Check Shannon Cottrell's slideshow “The Venture Bros. @ San Diego Comic-Con 2011”

and Liz Ohanesian's SDCC story “The Venture Bros. : Convention Do's and Don'ts for Fans.”

It's been a while since the team behind Adult Swim's popular comedy The Venture Bros. released a short, “six or seven years” by creator Jackson Publick's estimates. (The last, and only other, abbreviated episode is the Krampus-filled holiday special, “A Very Venture Christmas.”) Sunday night, though, fans of the series will be treated to just over eleven minutes of hilarity with the between-season special, “From the Ladle to the Grave: The Shallow Gravy Story.” The pint-sized, documentary-style episode follows the young career of Hank Venture and friend Dermott Fictel's rockin' band, Shallow Gravy. This special comes less than a year after the hour-long finale for the series' fourth season.

“We had a little less to say,” says Publick of his work with Venture Bros. partner Doc Hammer. “A documentary history of a band with one song and one performance to their credit is a little easier to write than an epic season finale.”

He adds, “It was originally just supposed to be a music video, but I guess we overwrote it, like we do everything.”

The initial idea was to do a live action video, to shoot themselves in the style of '80s New Romantic bands. That eventually morphed into something they could incorporate into the series itself with the introduction of the band Shallow Gravy.

“We just got into it more than we should have,” says Hammer.

Of course, there is a video as well and, if you were amongst those who sat in on the show's San Diego Comic-Con panel, then you had a chance to see it several weeks before the masses would. The video is for the song “Jacket,” which you'll recall as the song the band played in last season's finale, “Operation P.R.O.M.”

The video is an amalgamation of genre cliches as well as references to specific music videos that will be familiar to anyone who grew up on MTV. They had a lot of ideas to incorporate in the video. Not all of them made it to the end.

“We didn't get the broken mirror,” says Hammer. “Nobody broke the mirror with the guitar.”

“And nobody walked up a giant flight of stacked cubes,” Publick adds. “And we didn't do a black and white scene with one red thing in it.”

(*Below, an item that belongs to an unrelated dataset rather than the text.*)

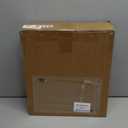 Bamboo Tiered Spice Rack Organizer for Cabinet,Wooden Seasoning Rack for Countertop, Cupboard, Pantry, Kitchen (Spice Jars Not Included)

Our own favorite moment is when Shallow Gravy pay homage to Joy Division's video for “Atmosphere,” with a photo of Brock Samson replacing that of Ian Curtis seen in the source material. If you follow the series enough to understand the significance of a certain jacket that came into Hank's possession, then you'll probably find it to be a poignant moment in The Venture Bros. canon.

“That was on the top of the list,” says Publick. Both he and co-creator Doc Hammer are Joy Division fans.

“Was I a big Joy Division fan? I was a big Joy Division fan before you could get shirts from stores like Urban Outfitters with glitter versions of Joy Division album covers,” says Hammer. “I was a big Joy Division fan, when you put it on to have everyone leave your party because it's depressing. Now you put them on to make your party. “

The Venture Bros. relationship to music is part of what makes the show great. References to bands that never quite hit mass popularity and songs that you might only know if you're a music obsessive yourself, become part of the universe. More often than not, the results are hysterical. At other times, though, they drive the plot towards somber moments, as was the case with Pulp's song “Like a Friend” in the season four finale.

The Shallow Gravy episode marks the first time that the show has had a music outside of J.G. Thirlwell's soundtrack. “Jacket” is now available as a digital single, with multiple remixes. Hammer, a musician himself whose current band is New York-based rock outfit Weep, handled both the music and production duties. There are multiple version of the song, including a very '90s “Unplugged” and the house-y “Conjechno Remix.”

In case you're wondering about what's happening with the series' hotly anticipated fifth season, there are no set dates yet, but Publick says we can probably expect it to come out in about a year.

“We both have a script a piece, we probably need one more each, or five total, before we start making the show,” says Publick (he and Hammer tend to write individual episodes on their own). “Hopefully, in two months at the most, we'll start up.”

“From the Ladle to the Grave: The Shallow Gravy Story” premieres on Adult Swim Sunday night at midnight as part of the network's Venture Bros. marathon.